The conservative shift gained strength as these projects rolled out. The urban interventions were a clear sign of the new era of commercialization in the cities, as the most valuable land was handed over to private interests, and the poor were displaced to areas ever further from the city centers, often to areas of risk. In this new era of commercialized cities, gentrification gradually came into play as an urban renewal strategy, whereby the cities’ social, political, and economic centers were made increasingly more upscale, while working class people who had been living in these areas were simultaneously pushed out.

This process is unmistakable in the preparations for the Olympics. The city government of Rio de Janeiro appears to be directly involved in stimulating gentrification, by removing existing political and economic obstacles, making gentrification possible through market mechanisms, and by promoting the displacement of low-income communities to distant locations. In this sense, gentrification is not merely the result of real estate market forces, but constitutes a class strategy of the ruling coalition, involving a particular interaction between political power and private entities, in which policies are adopted and actions are taken that encourage gentrification in areas considered attractive to real estate capital and large-scale investors.
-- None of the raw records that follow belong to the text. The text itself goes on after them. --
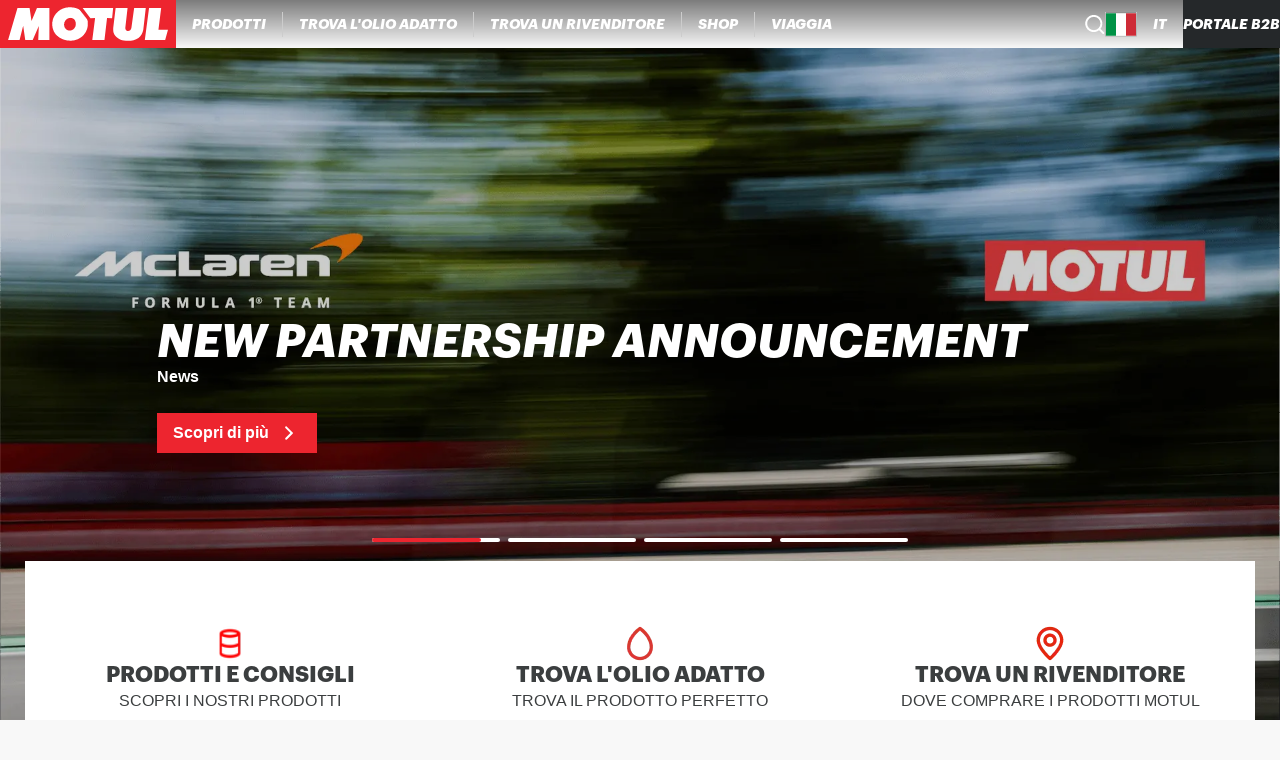

--- FILE ---
content_type: text/javascript;charset=utf-8
request_url: https://www.motul.com/_next/static/chunks/1656.3609fa8a1eff0cb7.js
body_size: 3040
content:
(self.webpackChunk_N_E=self.webpackChunk_N_E||[]).push([[1656],{21656:function(e,t,o){"use strict";o.r(t),o.d(t,{DocMotulChat:function(){return DocMotulChat}});var r=o(85893),a=o(57694);/**
 * @license
 * Copyright 2018 Google LLC
 * SPDX-License-Identifier: BSD-3-Clause
 */let i=new Set(["children","localName","ref","style","className"]),l=new WeakMap,n=(e,t,o,r,a)=>{let i,c;let d=null==a?void 0:a[t];void 0===d||o===r?null==o&&t in HTMLElement.prototype?e.removeAttribute(t):e[t]=o:(void 0===(i=l.get(e))&&l.set(e,i=new Map),c=i.get(d),void 0!==o?void 0===c?(i.set(d,c={handleEvent:o}),e.addEventListener(d,c)):c.handleEvent=o:void 0!==c&&(i.delete(d),e.removeEventListener(d,c)))},s=(e,t)=>{"function"==typeof e?e(t):e.current=t};var c=o(67294),d=o.t(c,2);let u=function(e=window.React,t,o,r,a){let l,c,d;void 0===t?({tagName:c,elementClass:d,events:r,displayName:a}=e,l=e.react):(l=e,d=void 0,c=t);let u=l.Component,h=l.createElement,p=new Set(Object.keys(null!=r?r:{}));let v=class v extends u{constructor(){super(...arguments),this.o=null}t(e){if(null!==this.o)for(let t in this.i)n(this.o,t,this.props[t],e?e[t]:void 0,r)}componentDidMount(){var e;this.t(),null===(e=this.o)||void 0===e||e.removeAttribute("defer-hydration")}componentDidUpdate(e){this.t(e)}render(){let{_$Gl:e,...t}=this.props;this.h!==e&&(this.u=t=>{null!==e&&s(e,t),this.o=t,this.h=e}),this.i={};let o={ref:this.u};for(let[e,r]of Object.entries(t))i.has(e)?o["className"===e?"class":e]=r:p.has(e)||e in d.prototype?this.i[e]=r:o[e]=r;return o.suppressHydrationWarning=!0,h(c,o)}};v.displayName=null!=a?a:d.name;let g=l.forwardRef((e,t)=>h(v,{...e,_$Gl:t},null==e?void 0:e.children));return g.displayName=v.displayName,g}({tagName:"deep-chat",elementClass:a.S,react:d,events:{onactivate:"activate",onchange:"change"}});var h=o(24089),p=o(30289),g=o(32519),m=o(44059),b=o(15768),f=o(75758),y=o(36915),x=o.n(y);let _={"suggestion-button":{styles:{default:{fontWeight:"700",width:"fit-content",color:"rgb(237, 37, 47)",backgroundColor:"white",padding:"8px 16px",border:"1px solid rgb(237, 37, 47)",borderRadius:"12px",cursor:"pointer",transition:"background-color 0.3s, color 0.3s"},hover:{backgroundColor:"#ED252F",color:"#fff"}}},"chat-divider":{styles:{default:{width:"80%",margin:"0 auto",border:"1px solid #00000050"}}}},w=Object.fromEntries(Object.keys(_).map(e=>[e,e])),C={default:{shared:{innerContainer:{flexDirection:"column",position:"relative"},bubble:{backgroundColor:"#fff",width:"80%",maxWidth:"100%",wordSpacing:"2px",padding:"1.25em",borderRadius:"1rem",display:"flex",flexDirection:"column",gap:"10px",boxShadow:"0px 0px 30px -5px rgba(0,0,0,0.25)"}},none:{bubble:{backgroundColor:"transparent",width:"100%",paddingInline:"0",boxShadow:"unset"}},x:{bubble:{backgroundColor:"white",color:"black",boxShadow:"unset"}},ai:{bubble:{color:"black",borderBottomLeftRadius:"0"}},user:{bubble:{backgroundColor:"#ED252F",color:"white",borderBottomRightRadius:"0"}}}},M={text:{color:"black"},container:{display:"flex",alignItems:"center",width:"90%",minHeight:"50px",backgroundColor:"white",border:"1px solid",borderColor:"#DDDDDD",borderRadius:"26px",padding:".375rem"},focus:{border:"1px solid #a2a2ff"}},D={submit:{container:{default:{width:"50px",height:"50px",display:"flex",alignItems:"center",justifyContent:"center"}},svg:{styles:{default:{filter:"invert(28%) sepia(84%) saturate(3076%) hue-rotate(336deg) brightness(97%) contrast(102%)"}}}},alwaysEnabled:!0},toArray=e=>Array.isArray(e)?e:[e],parseChatHistory=e=>{if(null===e)return[];try{return JSON.parse(e)}catch(e){return console.error("[Error Parsing chat history]"),[]}},I=new class{getMessages(){let e=this.storage.getItem(this.storageKey);return parseChatHistory(e)}appendMessages(e){let t=this.getMessages(),o=toArray(e);t.push(...o),this.storage.setItem(this.storageKey,JSON.stringify(t))}clearMessages(){this.storage.removeItem(this.storageKey)}constructor(e,t){this.storageKey=e,this.storage=t}}("doc-motul-chat-history",localStorage),k={html:'<span class="'.concat(w["chat-divider"],'"></span>'),role:"none"},getInitialMessages=e=>{let t=I.getMessages();return[...t,k,{html:'\n        <div style="display: contents">\n          '.concat(e.map(e=>'\n            <button\n              class="deep-chat-button deep-chat-suggestion-button '.concat(w["suggestion-button"],'">\n              ').concat(e.question,"\n            </button>")).join(""),"\n        </div>"),role:"x"}]},DocMotulChat=e=>{let{isOpen:t,onClose:o}=e,a=(0,c.useRef)(),i=(0,g.b)(),{chatHeader:l,userInputPlaceholder:d,chatInitialQuestions:y}=(0,f.u6)(e=>e["doc-motul"].attributes,["doc-motul"]);return(0,r.jsxs)("div",{className:(0,h.S)(x().container,t?x().open:x().closed),children:[(0,r.jsxs)("div",{className:x().header,children:[(0,r.jsx)(m.Z,{className:(0,h.S)(x().icon,x().motulIcon)}),(0,r.jsx)("span",{className:x().headerTitle,children:l}),(0,r.jsx)(b.Z,{className:(0,h.S)(x().icon,x().crossIcon),onClick:()=>{(0,p.S)("event","ai_button_close_click",{}),o(!1)}})]}),(0,r.jsx)(u,{initialMessages:getInitialMessages(y),stream:!0,request:{url:"/api/v2/docmotul"},requestBodyLimits:{maxMessages:1},errorMessages:{displayServiceErrorMessages:!0},onNewMessage:e=>{e.isInitial||(I.appendMessages(e.message),(0,p.S)("event","ai_chat_message",{threadId:a.current,role:e.message.role}))},requestInterceptor:e=>(void 0!==a.current&&(e.body instanceof FormData?e.body.append("previous_response_id",JSON.stringify(a.current)):e.body.previous_response_id=a.current),e.body instanceof FormData?e.body.append("locale",i):e.body.locale=i,e),responseInterceptor:e=>(void 0!==e.response_id&&(a.current=e.response_id),e),style:{height:"100%",width:"100%",padding:"0px",margin:"0px",borderRadius:"0 0 8px 8px",fontFamily:'var(--font-family-title, graphik, "Helvetica Neue", helvetica, roboto, arial, sans-serif)'},htmlClassUtilities:_,messageStyles:C,textInput:{styles:M,placeholder:{text:d,style:{color:"black",display:"flex",alignItems:"center"}}},submitButtonStyles:D})]})}},44059:function(e,t,o){"use strict";o.d(t,{Z:function(){return MotulIcon}});var r,a,i,l=o(67294);function _extends(){return(_extends=Object.assign?Object.assign.bind():function(e){for(var t=1;t<arguments.length;t++){var o=arguments[t];for(var r in o)({}).hasOwnProperty.call(o,r)&&(e[r]=o[r])}return e}).apply(null,arguments)}var MotulIcon=function(e){return l.createElement("svg",_extends({width:40,height:40,fill:"none",xmlns:"http://www.w3.org/2000/svg"},e),r||(r=l.createElement("circle",{cx:20,cy:20,r:20,fill:"url(#motulIcon_svg__a)"})),a||(a=l.createElement("path",{d:"M29 13v14h-4.873l.269-6.107L21.747 27H18.5l-.93-6.199L16 26.987H11L15.086 13h5.3l.824 5.686L23.574 13H29Z",fill:"#fff"})),i||(i=l.createElement("defs",null,l.createElement("linearGradient",{id:"motulIcon_svg__a",x1:23.882,y1:33.176,x2:32.389,y2:2.426,gradientUnits:"userSpaceOnUse"},l.createElement("stop",{stopColor:"#E52713"}),l.createElement("stop",{offset:.927,stopColor:"#ED252F"})))))}},36915:function(e){e.exports={container:"DocMotulChat_container__nloDB",open:"DocMotulChat_open__3Txhl",closed:"DocMotulChat_closed__tKJHA",header:"DocMotulChat_header__s5t8e",headerTitle:"DocMotulChat_headerTitle__Mncc6",icon:"DocMotulChat_icon__6yi9W",motulIcon:"DocMotulChat_motulIcon__opRcm",crossIcon:"DocMotulChat_crossIcon__Tkiyt"}}}]);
But conservative sectors were not satisfied with the concessions made in the name of the right to the city, and the political coup creates the conditions for the shift toward still further commercialization of cities. In the first weeks after the coup in April, the government of interim president Michel Temer announced radical policy changes, with considerable cuts to social programs, among them the cash transfer program Bolsa Família, and the suspension of Minha Casa Minha Vida-Entidades, as well as the creation of the Program for Investment Partnerships which aims to promote privatization and private-sector investment in public projects.

With the coup, the outlook now is for the broadening of the market-city paradigm in urban policy with the spread of urban entrepreneurship strategies, city marketing, and certain models of strategic planning. Urban policy gradually transforms into a series of business relationships, in which the winners are those with the most power to control the profits and costs of government initiatives. From this perspective, participants are client-consumers holding private interests, thus impeding the creation of a public sphere that would address collective interests. The city ceases to be treated as a whole, and the notion of citizenship loses its universality.

In this scenario, the progress that had been made toward the right to the city and the paradigm of the city-right, achieved through the struggle of grassroots and progressive political institutions in recent years, is at risk of being lost to the hegemony of neoliberal thinking. In the context of this conservative shift, it is worth evaluating the nature of the urban conflicts arising from current exclusionary planning, as well as the ability of progressive forces to work together to resist the coup and fight for the right to the city as a common good.

Orlando Alves dos Santos Junior is a sociologist, doctor of urban and regional planning, professor at the Institute of Research and Urban and Regional Planning (IPPUR) at the Federal University of Rio de Janeiro (UFRJ), and a researcher at the Metropolitan Observatory–Millenium Institute—CNPq.